“I coccodrilli di Ratzinger”, una lezione anche di verità e di giornalismo

Il nuovo libro di Giovanna Chirri, la giornalista vaticanista che diede al mondo nel 2013 la notizia che Benedetto XVI lasciava il pontificato.

I coccodrilli di Ratzinger.  Chi non ha pratica dei termini tecnici del lavoro giornalistico, davanti a un titolo così suggestivo e così azzeccato, è indotto a pensare a intrighi, cospiratori, ricattatori che spinsero il mite Benedetto XVI a lasciare, diventando così il primo papa dimissionario dell’età moderna.

Ma nel gergo giornalistico, i coccodrilli sono articoli  che si scrivono in anticipo su eminenti personalità  in modo da averli pronti in caso di morte. Quando Giovanna Chirri diede al mondo per prima la notizia che Benedetto XVI rinunciava al pontificato, il suo vice caporedattore si mise con lei a tavolino a redigere una lista di pezzi da scrivere su Benedetto XVI.

La collega Chirri fece subito osservare al suo “superiore”: ma ci sono i pezzi che ho scritto già negli anni e ho continuamente aggiornato. Sul papa, si sa, non si scrive solo “un” coccodrillo ma vari coccodrilli: uno, complessivo, che di solito va ai giornali medio piccoli che pubblicano una pagina, ma poi ce ne sono altri , monotematici, che riguardano i vari aspetti del pontificato: i viaggi, le encicliche, i libri che ha scritto ecc.. Giovanna Chirri di coccodrilli ne aveva scritti tanti, perciò le sembrò quasi ovvio proporre: tiriamoli fuori dalla cassaforte e trasmettiamo quelli.

__ESTRATTO DEI DATI__.
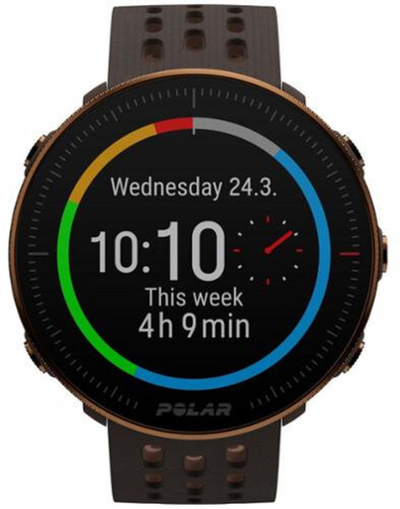 Orë e mençur Polar VANTAGE M2, e kaftë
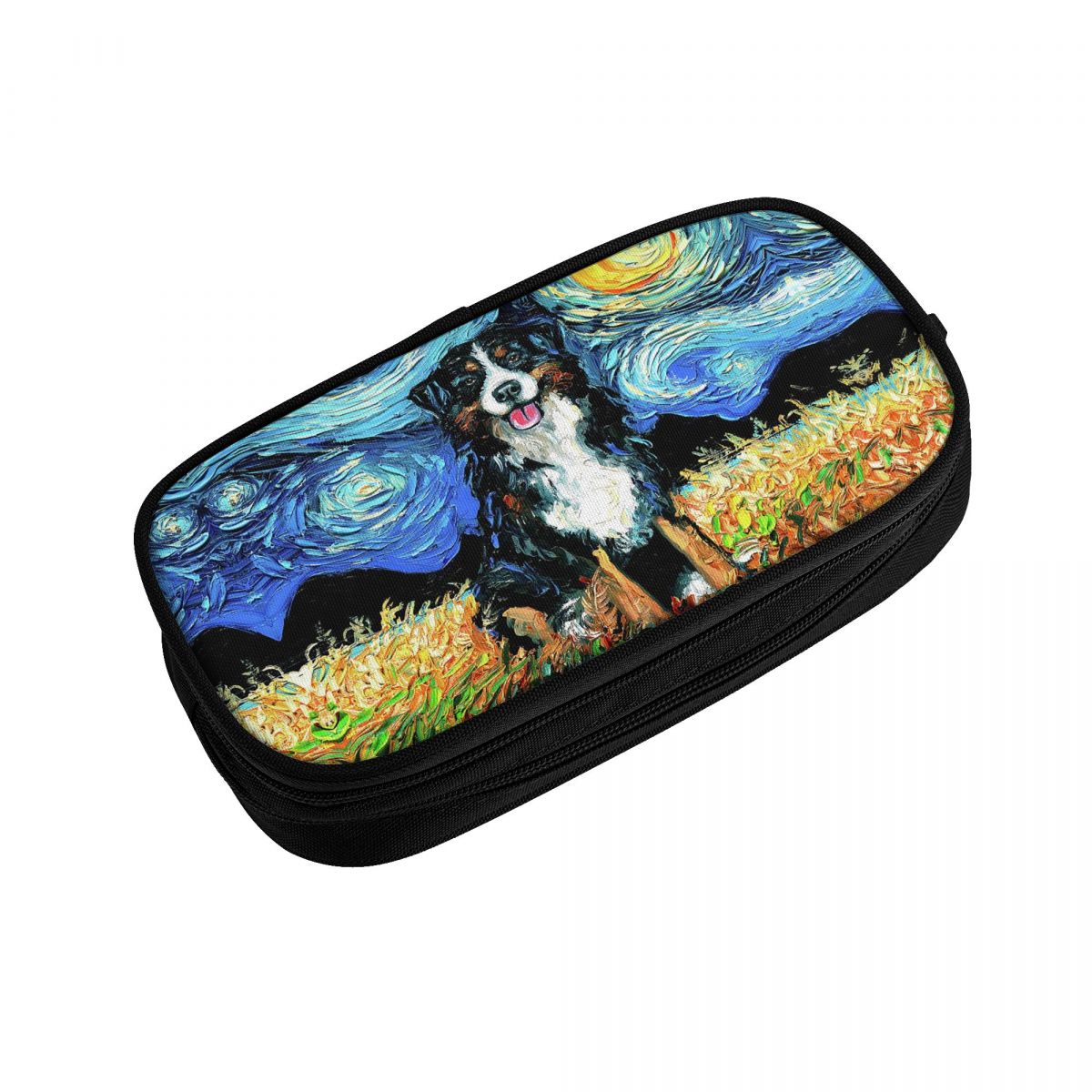 Custom Starry Night Bernese Mo - đánh giá và giá Pet X Supplies & Tack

__COSA FARE__. Riscrivi più brevemente il paragrafo del brano scelto che comincia con «Ma nel gergo giornalistico», conservandone i fatti principali.

__SOLUZIONE__. Nel gergo giornalistico i coccodrilli sono articoli scritti in anticipo su personalità eminenti, per averli pronti in caso di morte. Quando Giovanna Chirri diede per prima la notizia della rinuncia di Benedetto XVI al pontificato, il suo vice caporedattore si mise con lei a stilare una lista di pezzi da scrivere sul papa.